Photo Courtesy FBI
By Michael V. Cusenza
In early April 1984, a massive multi-agency and multi-national investigation culminated with the arrests of nearly three-dozen Mafia members and associates, and search warrants that netted drug paraphernalia, immense amounts of cash and weapons, and a trove of incriminating documents.
The Pizza Connection was no more.
The Federal Bureau of Investigation recently celebrated the 35th anniversary of the historic takedown.
The case, granted that ignominious moniker—The Pizza Connection—by journalists chronicling it due to the frequent use of pizza parlors as fronts for drug sales, “was enormously complex and laborious,” the FBI noted.

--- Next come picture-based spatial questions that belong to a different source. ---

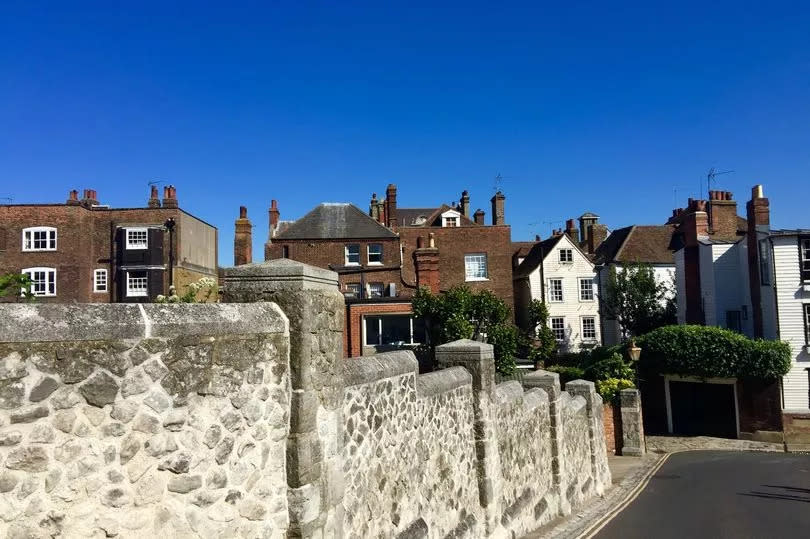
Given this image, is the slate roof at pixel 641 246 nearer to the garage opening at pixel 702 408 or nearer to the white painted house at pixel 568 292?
the white painted house at pixel 568 292

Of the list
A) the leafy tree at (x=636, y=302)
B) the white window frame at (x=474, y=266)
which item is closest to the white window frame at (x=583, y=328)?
the leafy tree at (x=636, y=302)

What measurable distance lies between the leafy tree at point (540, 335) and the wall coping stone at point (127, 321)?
32232mm

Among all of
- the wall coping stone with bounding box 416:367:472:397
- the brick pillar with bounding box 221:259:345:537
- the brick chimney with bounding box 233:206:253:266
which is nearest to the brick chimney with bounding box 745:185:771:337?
the brick chimney with bounding box 233:206:253:266

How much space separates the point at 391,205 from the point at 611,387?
73.6 ft

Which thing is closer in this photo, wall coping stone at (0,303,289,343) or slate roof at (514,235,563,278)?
wall coping stone at (0,303,289,343)

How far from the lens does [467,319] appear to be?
100 ft

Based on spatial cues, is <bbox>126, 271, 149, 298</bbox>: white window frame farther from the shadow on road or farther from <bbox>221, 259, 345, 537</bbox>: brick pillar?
<bbox>221, 259, 345, 537</bbox>: brick pillar

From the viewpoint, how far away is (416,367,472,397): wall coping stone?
796 cm

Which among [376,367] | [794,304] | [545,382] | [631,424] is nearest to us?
[376,367]

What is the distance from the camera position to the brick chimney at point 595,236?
53.2 metres

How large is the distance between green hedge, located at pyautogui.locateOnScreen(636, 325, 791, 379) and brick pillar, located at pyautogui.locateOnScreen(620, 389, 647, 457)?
27.7 ft

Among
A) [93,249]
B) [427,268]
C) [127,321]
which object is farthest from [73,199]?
[127,321]

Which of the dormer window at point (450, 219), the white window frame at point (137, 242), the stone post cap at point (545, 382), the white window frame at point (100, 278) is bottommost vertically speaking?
the stone post cap at point (545, 382)

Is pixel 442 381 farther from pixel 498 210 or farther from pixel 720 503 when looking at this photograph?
pixel 498 210
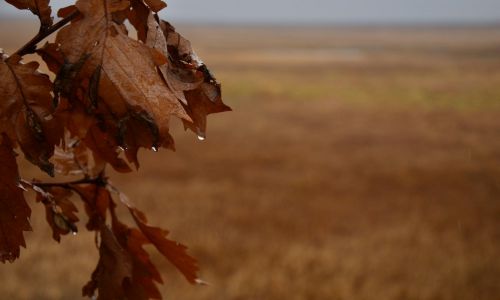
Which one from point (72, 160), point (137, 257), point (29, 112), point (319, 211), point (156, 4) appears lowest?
point (319, 211)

According to federal prosecutors, which included Manhattan U.S. Attorney Rudy Giuliani, the 22 defendants that eventually went to trial were part of a vast, long-running drug conspiracy that touched four continents. The scheme involved purchasing morphine base from suppliers in Turkey, processing it into heroin in Sicily, smuggling it into the U.S., and then selling it through pizza shops and other Mafia-run businesses stretching from New York to Illinois and Wisconsin. Cocaine was also being imported from South America as part of the operation.
And it was quite the lucrative business, according to authorities. From January 1975 until April 1984, an estimated $1.6 billion worth of heroin was shipped to the U.S. in the plot. The cash profits were then illegally laundered through a web of banks and brokerages here and overseas.

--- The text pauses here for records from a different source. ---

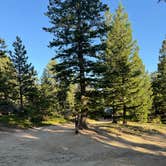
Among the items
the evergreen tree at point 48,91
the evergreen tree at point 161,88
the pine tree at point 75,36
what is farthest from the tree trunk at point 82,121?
the evergreen tree at point 161,88

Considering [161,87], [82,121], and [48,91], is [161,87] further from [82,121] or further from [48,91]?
[82,121]

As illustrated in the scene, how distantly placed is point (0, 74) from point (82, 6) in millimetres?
17892

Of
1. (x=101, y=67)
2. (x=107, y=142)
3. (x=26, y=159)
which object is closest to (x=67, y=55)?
(x=101, y=67)

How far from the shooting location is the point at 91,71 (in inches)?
917

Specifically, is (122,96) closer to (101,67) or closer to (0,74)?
(101,67)

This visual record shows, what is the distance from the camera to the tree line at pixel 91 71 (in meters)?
23.2

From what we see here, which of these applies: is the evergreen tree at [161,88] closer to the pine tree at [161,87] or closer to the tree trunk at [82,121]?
the pine tree at [161,87]

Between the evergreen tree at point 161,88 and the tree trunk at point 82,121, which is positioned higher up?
the evergreen tree at point 161,88

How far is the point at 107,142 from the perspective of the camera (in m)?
18.9

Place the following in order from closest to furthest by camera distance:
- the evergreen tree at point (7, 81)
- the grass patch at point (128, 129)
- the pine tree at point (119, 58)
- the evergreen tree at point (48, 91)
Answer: the grass patch at point (128, 129) < the pine tree at point (119, 58) < the evergreen tree at point (7, 81) < the evergreen tree at point (48, 91)

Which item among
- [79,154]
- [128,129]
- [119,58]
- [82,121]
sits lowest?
[79,154]

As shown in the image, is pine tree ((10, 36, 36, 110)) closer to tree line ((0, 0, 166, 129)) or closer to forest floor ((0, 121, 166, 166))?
tree line ((0, 0, 166, 129))

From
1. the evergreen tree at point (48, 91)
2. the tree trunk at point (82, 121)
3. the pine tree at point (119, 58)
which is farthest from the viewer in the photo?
the evergreen tree at point (48, 91)

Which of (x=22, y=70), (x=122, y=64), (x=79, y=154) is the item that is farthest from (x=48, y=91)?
(x=79, y=154)
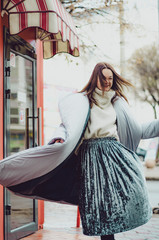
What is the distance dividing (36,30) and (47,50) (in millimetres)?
642

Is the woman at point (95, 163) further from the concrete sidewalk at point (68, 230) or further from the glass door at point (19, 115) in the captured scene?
the concrete sidewalk at point (68, 230)

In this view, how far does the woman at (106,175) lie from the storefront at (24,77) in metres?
1.11

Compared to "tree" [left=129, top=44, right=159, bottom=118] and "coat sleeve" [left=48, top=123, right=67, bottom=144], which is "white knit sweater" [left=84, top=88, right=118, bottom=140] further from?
"tree" [left=129, top=44, right=159, bottom=118]

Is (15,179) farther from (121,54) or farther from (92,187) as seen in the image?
(121,54)

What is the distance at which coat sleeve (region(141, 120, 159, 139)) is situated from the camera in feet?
12.6

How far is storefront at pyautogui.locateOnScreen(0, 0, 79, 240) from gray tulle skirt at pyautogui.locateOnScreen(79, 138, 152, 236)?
5.00 feet

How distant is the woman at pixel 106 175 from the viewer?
337cm

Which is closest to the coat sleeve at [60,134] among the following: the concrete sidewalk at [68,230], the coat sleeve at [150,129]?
the coat sleeve at [150,129]

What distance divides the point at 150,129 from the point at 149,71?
75.4ft

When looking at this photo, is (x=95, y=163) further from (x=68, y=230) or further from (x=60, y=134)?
(x=68, y=230)

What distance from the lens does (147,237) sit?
5.35m

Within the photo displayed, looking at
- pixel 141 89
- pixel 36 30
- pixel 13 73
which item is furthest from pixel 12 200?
pixel 141 89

Federal officials noted that among the 22 men charged in the extensive case were Gaetano Badalamenti, the former top boss of the Sicilian Mafia; and Salvatore “Toto” Catalano, the owner of the now-defunct Catalano Bros. Bakery on Metropolitan Avenue in Middle Village and San Giuseppe Pizza in Forest Hills—and a major figure in the Bonanno organized crime family.
Iconic undercover FBI Agent Joe Pistone, who famously infiltrated the Bonannos in 1976 as “Donnie Brasco,” delivered “crucial intelligence” that helped set the mammoth case in motion, according to the FBI. Over time, the investigation garnered contributions from the NYPD, the Drug Enforcement Administration, U.S. Customs, and international authorities (including FBI international legal attaché offices) in Italy, Sicily, Spain, Switzerland, Turkey, Brazil, Canada, Great Britain, Germany, and Mexico.
Over more than four years, authorities gathered a mountain of records and evidence and utilized an array of investigative capabilities. They conducted surveillance on multiple players on multiple continents, sometimes around the clock. They traced and analyzed thousands of telephone calls, often from remote pay phones. (The phone outside Catalano’s bakery yielded conspiratorial conversations that implicated dozens of gangsters.) Since those involved mostly spoke Sicilian and used coded phrases to conceal their true activities, turning their many covert conversations into plain English was especially challenging, the feds noted, requiring a team of expert translators from the FBI and elsewhere.
The trial began on Oct. 24, 1985, with 22 defendants, all Sicilian-born men. As the government made its case over 16 months—the longest criminal jury trial in U.S. history to this day—two men pleaded guilty to lesser charges and one was murdered. That left 19 defendants by the time the jury delivered its verdict on March 2, 1987. All but one of the final 19 defendants were convicted.